**Material:**
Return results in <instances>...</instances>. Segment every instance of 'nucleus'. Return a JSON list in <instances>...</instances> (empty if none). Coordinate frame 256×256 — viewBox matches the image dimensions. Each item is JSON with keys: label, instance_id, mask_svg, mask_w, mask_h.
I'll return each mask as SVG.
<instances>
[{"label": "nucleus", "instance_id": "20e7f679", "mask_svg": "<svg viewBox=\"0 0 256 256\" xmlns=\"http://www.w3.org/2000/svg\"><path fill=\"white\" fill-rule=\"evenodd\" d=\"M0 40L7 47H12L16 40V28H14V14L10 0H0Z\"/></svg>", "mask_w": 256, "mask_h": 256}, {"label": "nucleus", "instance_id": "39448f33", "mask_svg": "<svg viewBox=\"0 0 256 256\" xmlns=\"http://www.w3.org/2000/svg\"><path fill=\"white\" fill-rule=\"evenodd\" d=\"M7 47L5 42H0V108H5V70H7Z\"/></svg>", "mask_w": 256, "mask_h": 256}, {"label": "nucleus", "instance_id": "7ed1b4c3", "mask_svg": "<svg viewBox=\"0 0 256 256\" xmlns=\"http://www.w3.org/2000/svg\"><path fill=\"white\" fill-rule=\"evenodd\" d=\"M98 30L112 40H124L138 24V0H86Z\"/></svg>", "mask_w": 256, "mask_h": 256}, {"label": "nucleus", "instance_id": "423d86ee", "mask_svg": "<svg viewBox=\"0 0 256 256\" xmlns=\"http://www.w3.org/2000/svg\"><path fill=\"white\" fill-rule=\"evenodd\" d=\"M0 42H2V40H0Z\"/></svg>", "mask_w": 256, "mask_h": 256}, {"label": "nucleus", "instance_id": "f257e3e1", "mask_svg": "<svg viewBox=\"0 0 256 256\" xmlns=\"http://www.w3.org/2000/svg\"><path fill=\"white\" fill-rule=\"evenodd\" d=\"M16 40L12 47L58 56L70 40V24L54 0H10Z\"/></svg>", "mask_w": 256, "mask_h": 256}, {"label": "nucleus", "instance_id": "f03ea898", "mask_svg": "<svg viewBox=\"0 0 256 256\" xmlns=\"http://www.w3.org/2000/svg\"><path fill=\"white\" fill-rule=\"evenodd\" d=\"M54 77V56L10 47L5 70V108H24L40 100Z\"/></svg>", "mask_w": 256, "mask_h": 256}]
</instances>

**Task details:** Please rewrite the data above, switching "Coordinate frame" to "Reference frame" and keeping everything else unchanged.

**Exercise result:**
Return results in <instances>...</instances>. Segment every instance of 'nucleus'. Return a JSON list in <instances>...</instances> (empty if none). Reference frame 256×256 — viewBox matches the image dimensions. Each item is JSON with keys: label, instance_id, mask_svg, mask_w, mask_h.
I'll return each mask as SVG.
<instances>
[{"label": "nucleus", "instance_id": "20e7f679", "mask_svg": "<svg viewBox=\"0 0 256 256\" xmlns=\"http://www.w3.org/2000/svg\"><path fill=\"white\" fill-rule=\"evenodd\" d=\"M0 40L7 47H12L16 40V28H14V14L10 0H0Z\"/></svg>", "mask_w": 256, "mask_h": 256}, {"label": "nucleus", "instance_id": "39448f33", "mask_svg": "<svg viewBox=\"0 0 256 256\" xmlns=\"http://www.w3.org/2000/svg\"><path fill=\"white\" fill-rule=\"evenodd\" d=\"M7 47L5 42H0V108H5V70H7Z\"/></svg>", "mask_w": 256, "mask_h": 256}, {"label": "nucleus", "instance_id": "7ed1b4c3", "mask_svg": "<svg viewBox=\"0 0 256 256\" xmlns=\"http://www.w3.org/2000/svg\"><path fill=\"white\" fill-rule=\"evenodd\" d=\"M98 30L112 40H124L138 24V0H86Z\"/></svg>", "mask_w": 256, "mask_h": 256}, {"label": "nucleus", "instance_id": "423d86ee", "mask_svg": "<svg viewBox=\"0 0 256 256\" xmlns=\"http://www.w3.org/2000/svg\"><path fill=\"white\" fill-rule=\"evenodd\" d=\"M0 42H2V40H0Z\"/></svg>", "mask_w": 256, "mask_h": 256}, {"label": "nucleus", "instance_id": "f257e3e1", "mask_svg": "<svg viewBox=\"0 0 256 256\" xmlns=\"http://www.w3.org/2000/svg\"><path fill=\"white\" fill-rule=\"evenodd\" d=\"M16 40L12 47L58 56L70 40V24L54 0H10Z\"/></svg>", "mask_w": 256, "mask_h": 256}, {"label": "nucleus", "instance_id": "f03ea898", "mask_svg": "<svg viewBox=\"0 0 256 256\" xmlns=\"http://www.w3.org/2000/svg\"><path fill=\"white\" fill-rule=\"evenodd\" d=\"M54 77V56L10 47L5 70V108H24L40 100Z\"/></svg>", "mask_w": 256, "mask_h": 256}]
</instances>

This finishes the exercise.